═════ INPUT RECORDS ═════
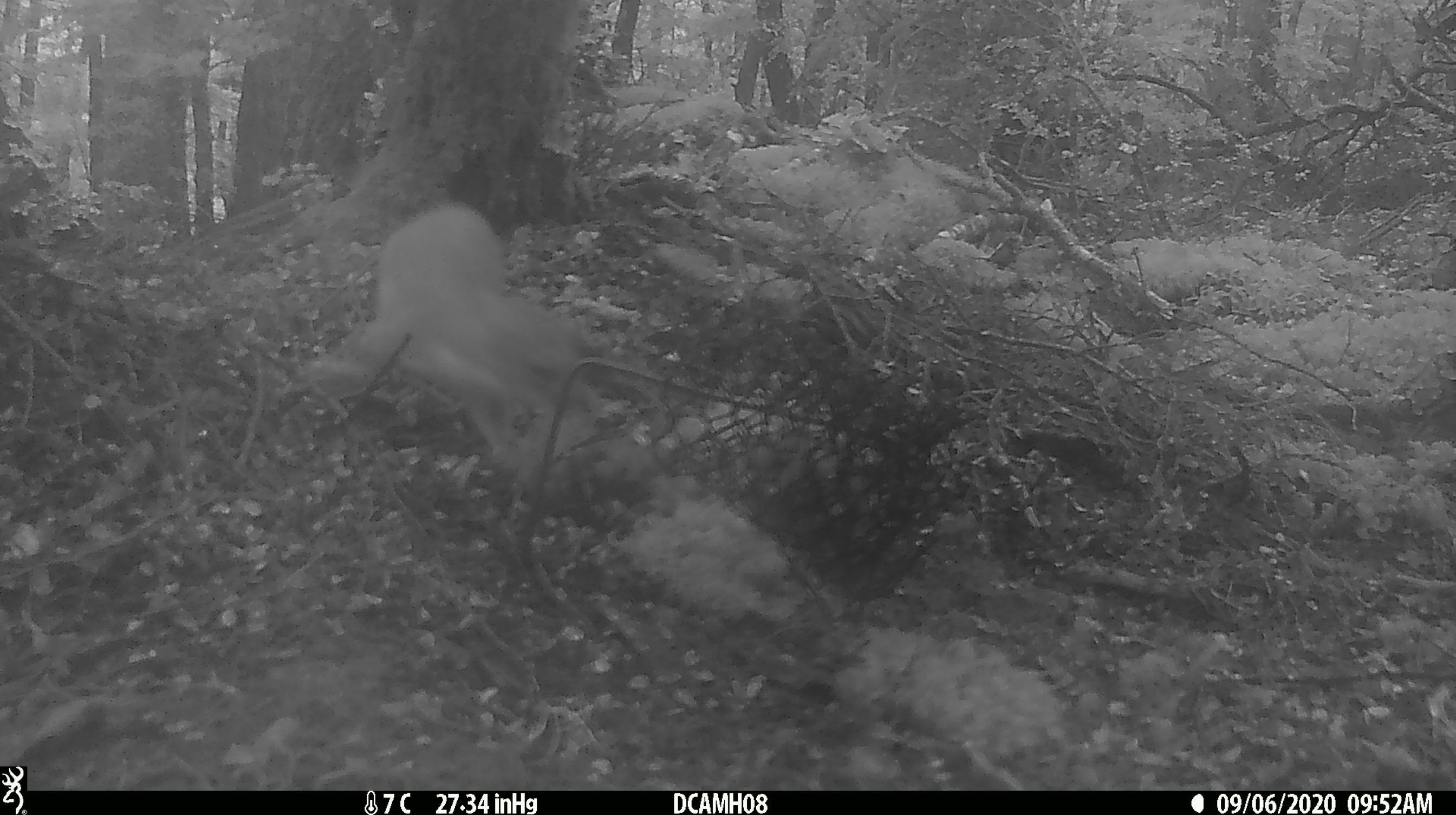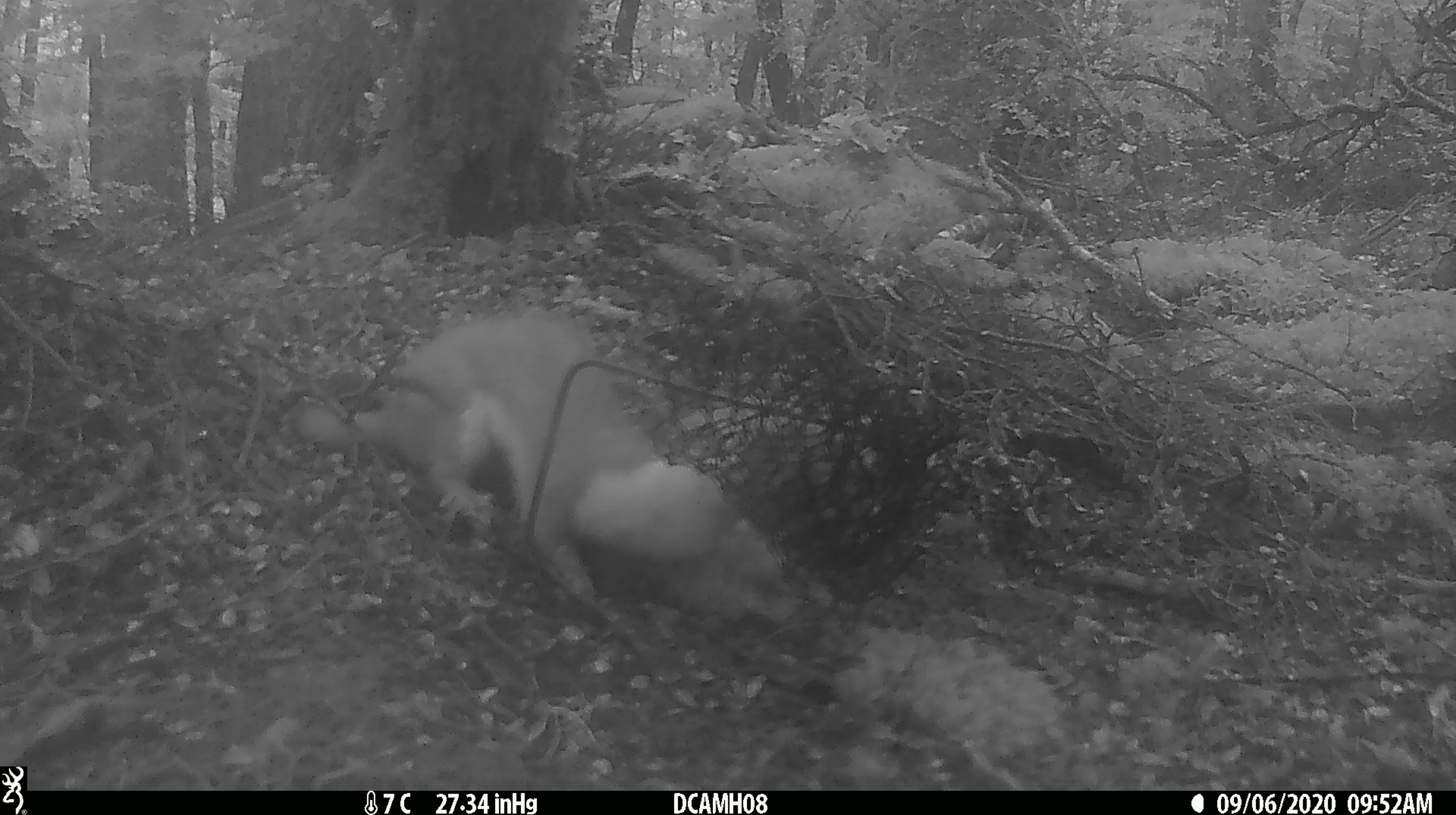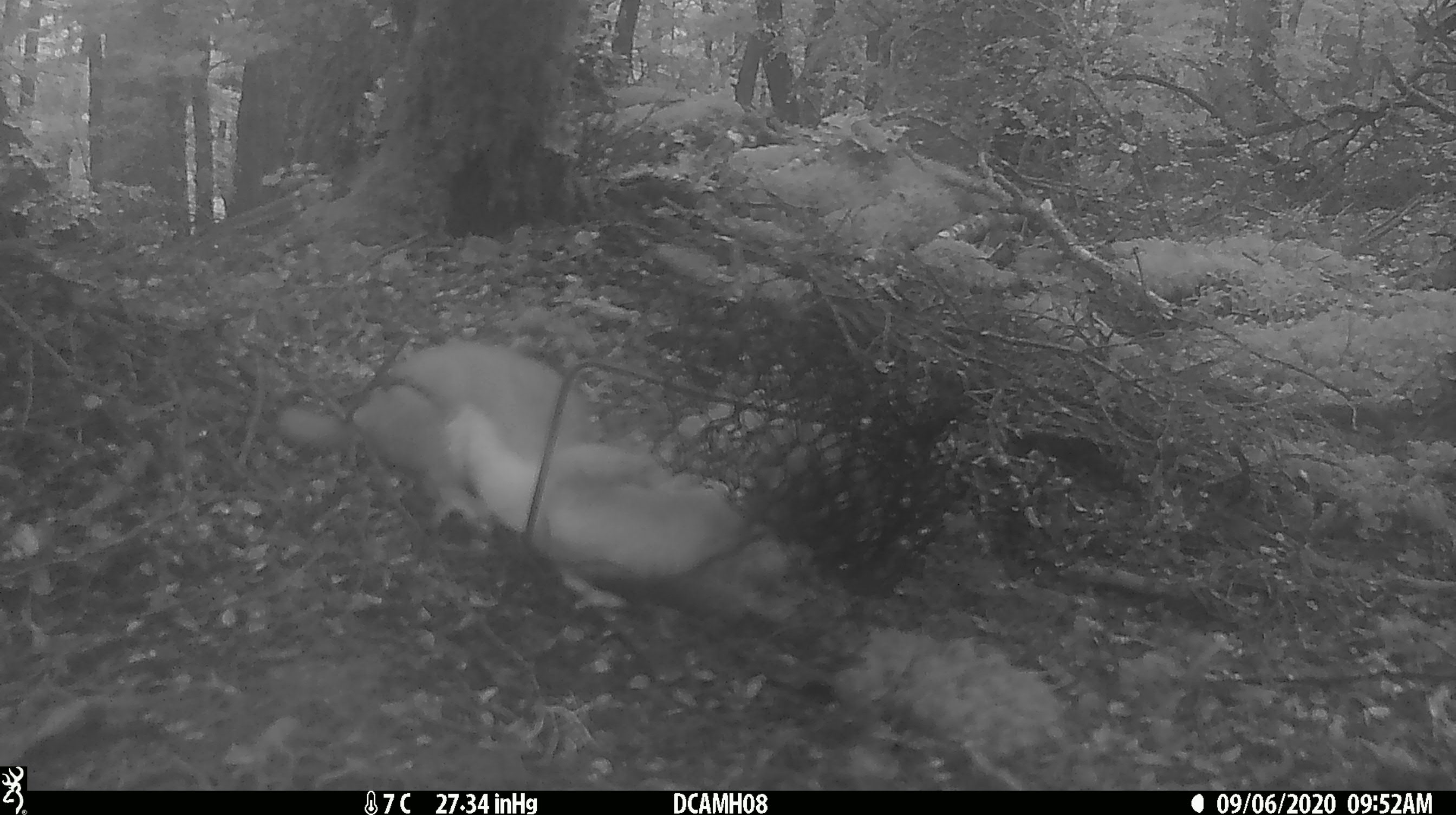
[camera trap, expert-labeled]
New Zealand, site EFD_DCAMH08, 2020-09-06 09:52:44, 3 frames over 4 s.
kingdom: Animalia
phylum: Chordata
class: Mammalia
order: Carnivora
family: Mustelidae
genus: Mustela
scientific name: Mustela erminea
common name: stoat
Stoat (Mustela erminea).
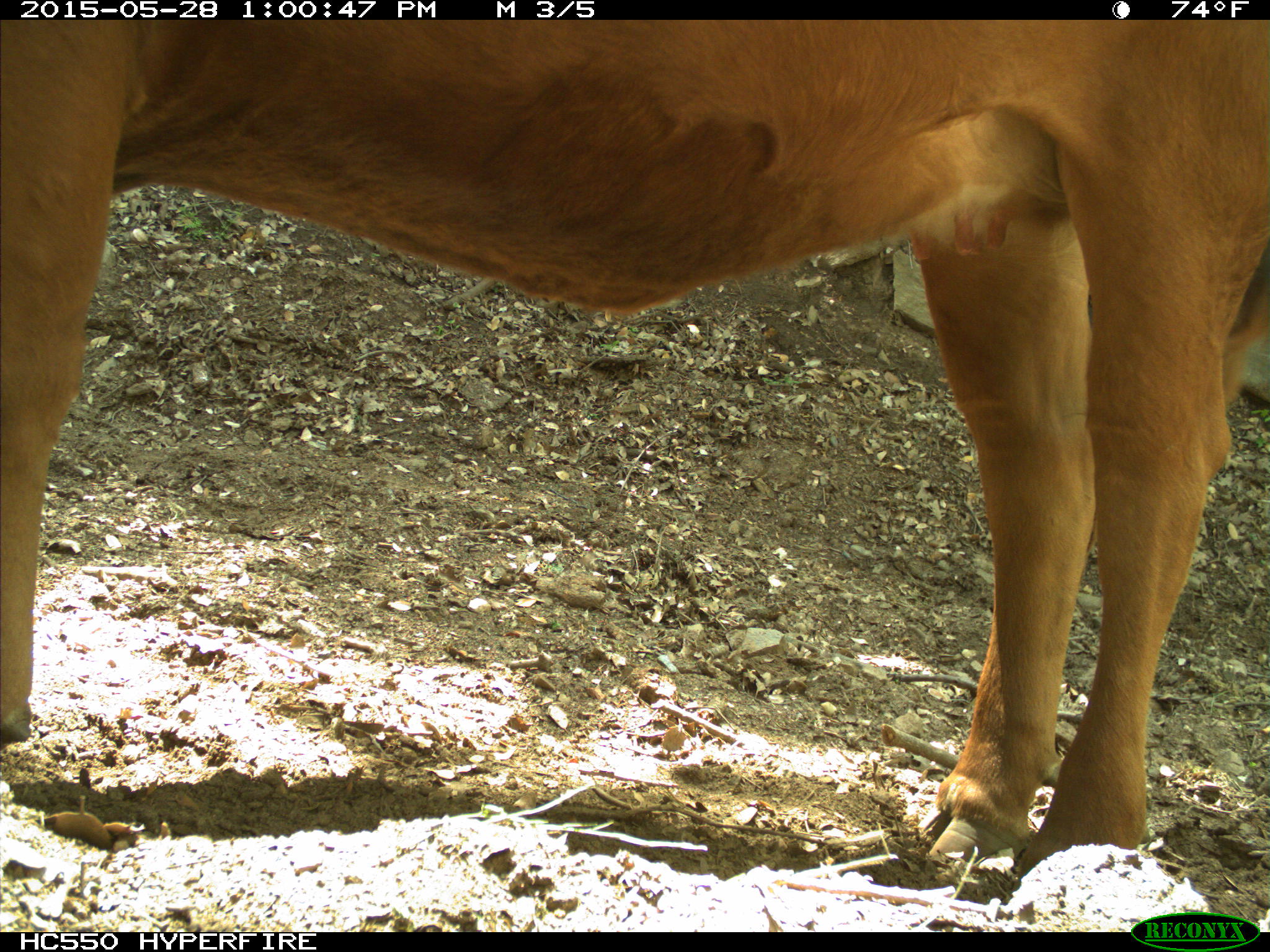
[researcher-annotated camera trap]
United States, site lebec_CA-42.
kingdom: Animalia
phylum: Chordata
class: Mammalia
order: Artiodactyla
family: Bovidae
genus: Bos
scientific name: Bos taurus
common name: domestic cow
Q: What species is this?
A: Bos taurus (domestic cow).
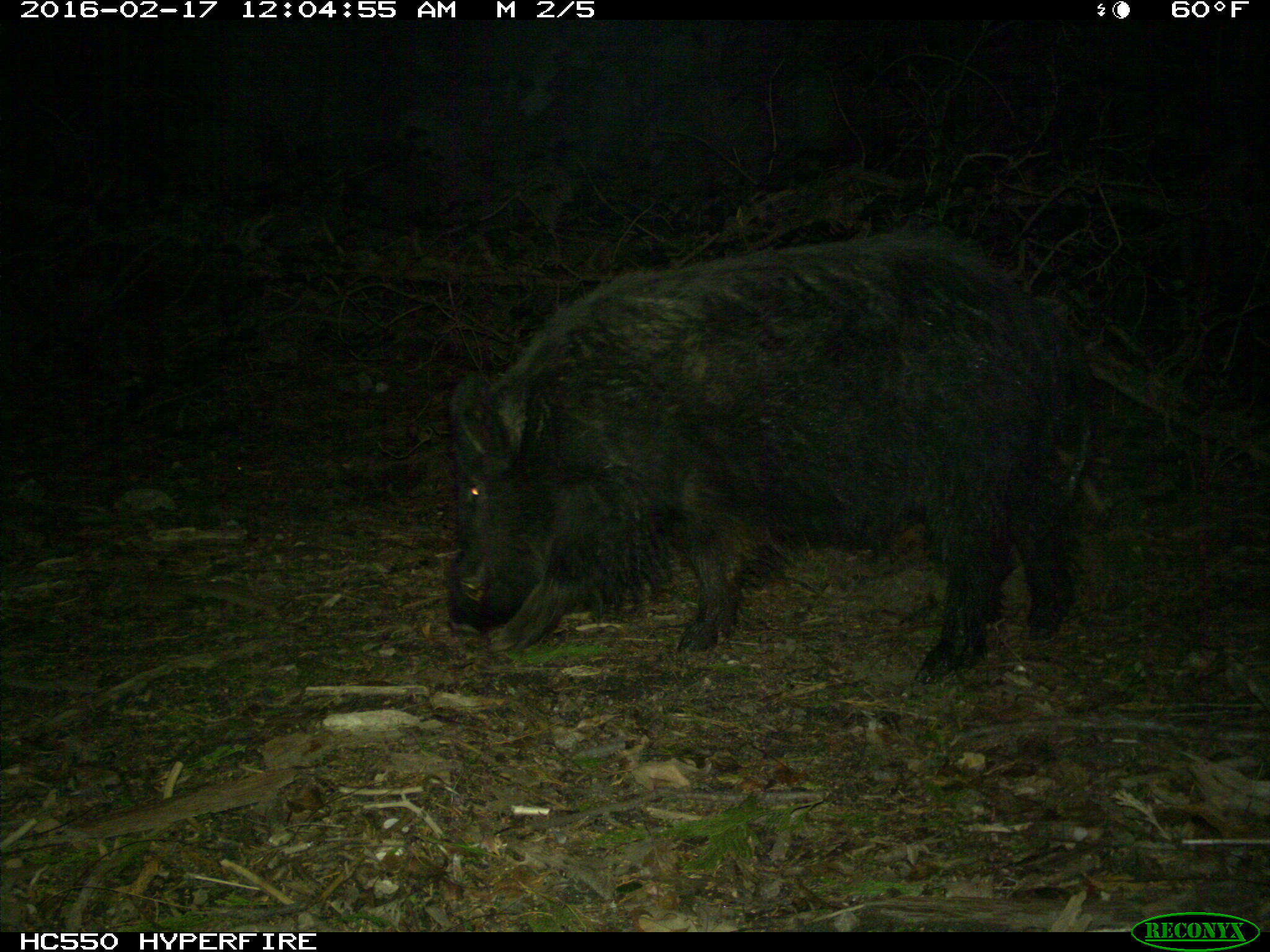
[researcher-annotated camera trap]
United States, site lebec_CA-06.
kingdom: Animalia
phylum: Chordata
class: Mammalia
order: Artiodactyla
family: Suidae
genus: Sus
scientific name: Sus scrofa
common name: wild boar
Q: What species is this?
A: Sus scrofa (wild boar).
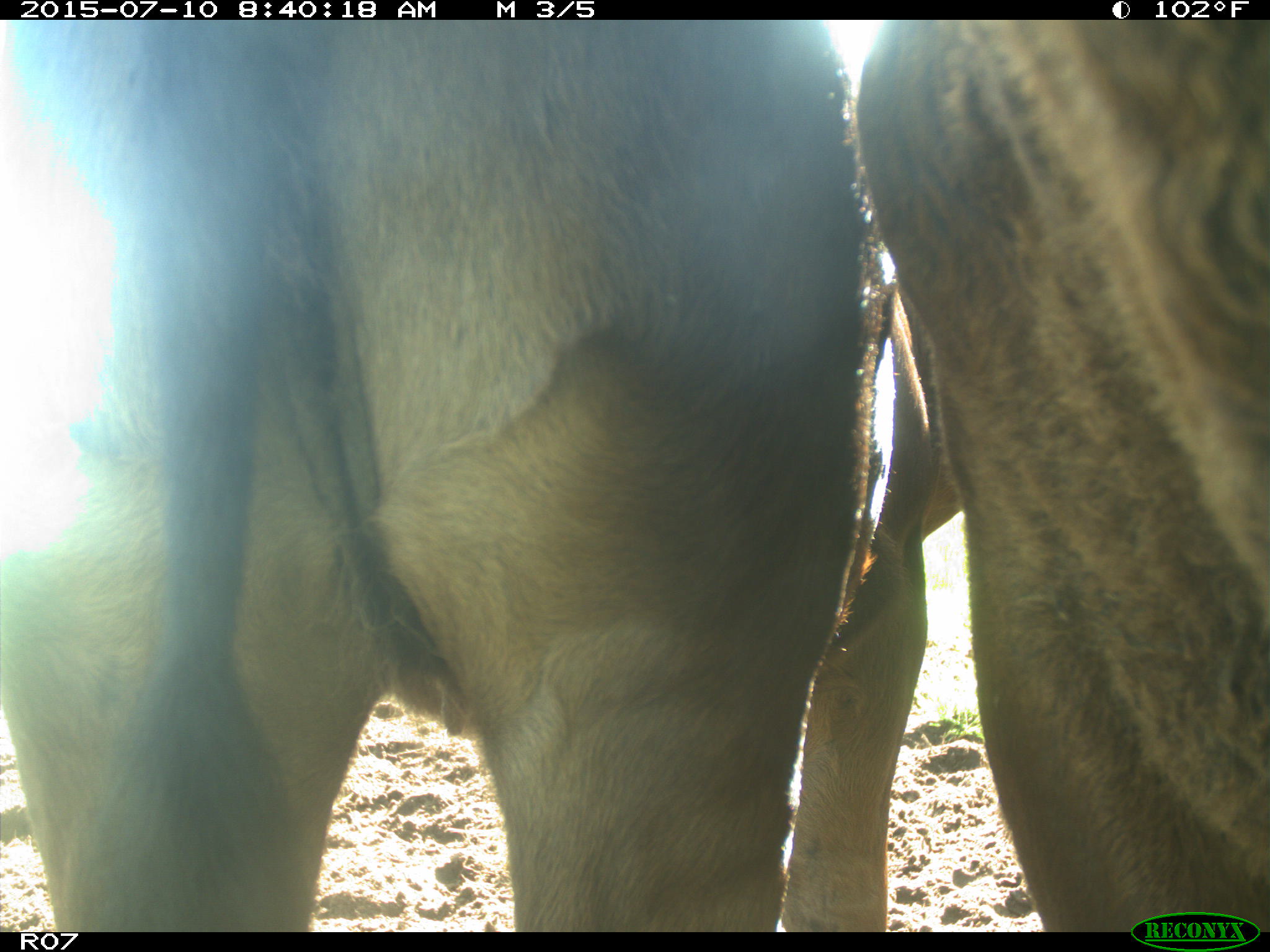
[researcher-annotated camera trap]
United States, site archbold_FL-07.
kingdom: Animalia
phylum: Chordata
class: Mammalia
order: Artiodactyla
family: Bovidae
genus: Bos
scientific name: Bos taurus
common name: domestic cow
Bos taurus (domestic cow).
═════
## [TASK STATEMENT]
Out of the material above, gather each line where "scientific" appears.

## [WRITTEN REPLY]
scientific name: Mustela erminea
scientific name: Bos taurus
scientific name: Sus scrofa
scientific name: Bos taurus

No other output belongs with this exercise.